If you’re like me, you question the relevance of that analogy you used, the lesson structure you created, the questions you put on the test, the long-term plan you had or didn’t have. These questions haunt long after the students burst out the door after the bell. In the words of Emily Dickinson, “One need not be a Chamber—to be Haunted—One need not be a House—The Brain has Corridors—surpassing Material Place.”
For some, these haunted questions form the pillars of their perseverance. That unending lack of resolution is like a runner’s high: there’s an exhilaration in doing the good work of teaching, even if the end of the road is nowhere in sight. The lack of oxygen pushes us the extra mile—the second wind on the horizon. It’s in the journey, not the destination.

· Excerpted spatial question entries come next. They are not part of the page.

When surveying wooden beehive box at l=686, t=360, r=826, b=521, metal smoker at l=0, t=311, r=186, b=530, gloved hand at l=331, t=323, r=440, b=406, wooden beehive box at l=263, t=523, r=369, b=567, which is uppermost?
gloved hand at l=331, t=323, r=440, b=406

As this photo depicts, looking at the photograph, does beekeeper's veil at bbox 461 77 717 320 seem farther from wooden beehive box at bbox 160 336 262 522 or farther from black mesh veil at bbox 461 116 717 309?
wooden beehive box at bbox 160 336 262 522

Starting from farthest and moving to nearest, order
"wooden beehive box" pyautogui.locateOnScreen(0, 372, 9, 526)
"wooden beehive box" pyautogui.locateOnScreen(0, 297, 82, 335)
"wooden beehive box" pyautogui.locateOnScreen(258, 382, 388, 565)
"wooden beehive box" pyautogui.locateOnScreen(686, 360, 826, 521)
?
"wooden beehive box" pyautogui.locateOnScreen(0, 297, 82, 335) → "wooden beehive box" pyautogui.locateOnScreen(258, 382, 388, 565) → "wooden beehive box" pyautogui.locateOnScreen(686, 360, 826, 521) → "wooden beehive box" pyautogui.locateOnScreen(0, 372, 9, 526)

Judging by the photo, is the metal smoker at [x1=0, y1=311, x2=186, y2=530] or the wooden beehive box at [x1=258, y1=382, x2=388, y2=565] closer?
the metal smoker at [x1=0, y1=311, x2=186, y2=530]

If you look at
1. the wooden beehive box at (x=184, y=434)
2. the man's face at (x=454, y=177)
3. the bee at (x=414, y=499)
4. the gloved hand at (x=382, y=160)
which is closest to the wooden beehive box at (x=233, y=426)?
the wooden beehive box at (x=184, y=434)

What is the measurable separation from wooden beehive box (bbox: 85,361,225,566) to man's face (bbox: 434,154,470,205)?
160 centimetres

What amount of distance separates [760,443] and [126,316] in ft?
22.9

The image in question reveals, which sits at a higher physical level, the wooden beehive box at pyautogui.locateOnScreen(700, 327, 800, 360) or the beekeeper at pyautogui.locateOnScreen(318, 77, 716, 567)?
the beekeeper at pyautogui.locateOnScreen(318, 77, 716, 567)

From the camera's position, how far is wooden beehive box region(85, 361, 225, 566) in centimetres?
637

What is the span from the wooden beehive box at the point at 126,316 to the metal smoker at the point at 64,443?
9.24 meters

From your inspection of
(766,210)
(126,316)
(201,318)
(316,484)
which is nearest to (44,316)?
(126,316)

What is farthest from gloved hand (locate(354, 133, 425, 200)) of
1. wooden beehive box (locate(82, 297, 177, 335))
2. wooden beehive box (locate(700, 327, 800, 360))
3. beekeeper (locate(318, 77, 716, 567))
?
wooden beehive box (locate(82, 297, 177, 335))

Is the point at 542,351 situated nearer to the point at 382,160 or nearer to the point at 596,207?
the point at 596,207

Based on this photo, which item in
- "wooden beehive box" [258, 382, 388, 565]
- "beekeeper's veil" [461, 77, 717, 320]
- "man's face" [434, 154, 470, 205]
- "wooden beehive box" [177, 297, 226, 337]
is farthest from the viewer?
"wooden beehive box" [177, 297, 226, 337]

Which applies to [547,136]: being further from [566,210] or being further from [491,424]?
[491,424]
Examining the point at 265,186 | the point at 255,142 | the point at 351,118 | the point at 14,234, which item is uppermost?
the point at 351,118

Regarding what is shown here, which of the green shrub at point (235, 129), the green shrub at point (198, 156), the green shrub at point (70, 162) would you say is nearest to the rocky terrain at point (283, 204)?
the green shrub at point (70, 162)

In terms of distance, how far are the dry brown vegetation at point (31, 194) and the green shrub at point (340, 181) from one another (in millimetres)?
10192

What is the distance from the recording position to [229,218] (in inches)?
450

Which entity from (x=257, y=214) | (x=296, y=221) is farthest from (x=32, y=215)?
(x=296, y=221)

For others, these relentless questions lead to anxiety, burnout, or job resignation. Countless articles about the teacher shortage are case in point, but at the level of lived experience, on the ground, in the classroom, the existential burden of teaching lingers with us. We long for a second wind, but we can’t even breathe.
I was in this place several years ago—still am in some ways. I was in my third year of teaching while updating my resume, searching for jobs in publishing. The ex-teacher stories sounded so promising: “I was getting paid $40,000 per year to work 70+ hour weeks to be cussed out by middle schoolers, but now I make six figures selling real estate,” etc., etc.
Things started to turn around in my fifth year when I was selected to be an early Teaching for Transformation adopter at my school. Our school designer Pat Kornelis used the same opening circle at each quarterly training. We’d circle up as a group and, one-by-one, introduce ourselves by saying, “Hello, team.” But we didn’t get off that easy. After introducing ourselves, we’d hear a synchronous tidal wave of verbal acknowledgement: “Hi Cole, we’re glad you’re here.”
Early on, this practice annoyed my cool air of cynical detachment. Most of us introverts like to portray this distancing as a virtue, but it might just be our greatest vice. Too sentimental, we think. Silly school designer, we scoff.
But then this strange thing happened. This simple greeting got under my skin. Others were glad to see me, and I was glad to see them. The ritual stuck. The gift received. And eventually, it changed the way I greeted my students.
“The greatest gift you can give your students is your presence.”
This year, I’ve started my classes differently. Instead of having students work on some opening task and my taking attendance in the back or cramming in some last-minute prep, I go to each student, look them in the eye (some don’t look back), greet them by name, and tell them, “I’m glad you’re here.”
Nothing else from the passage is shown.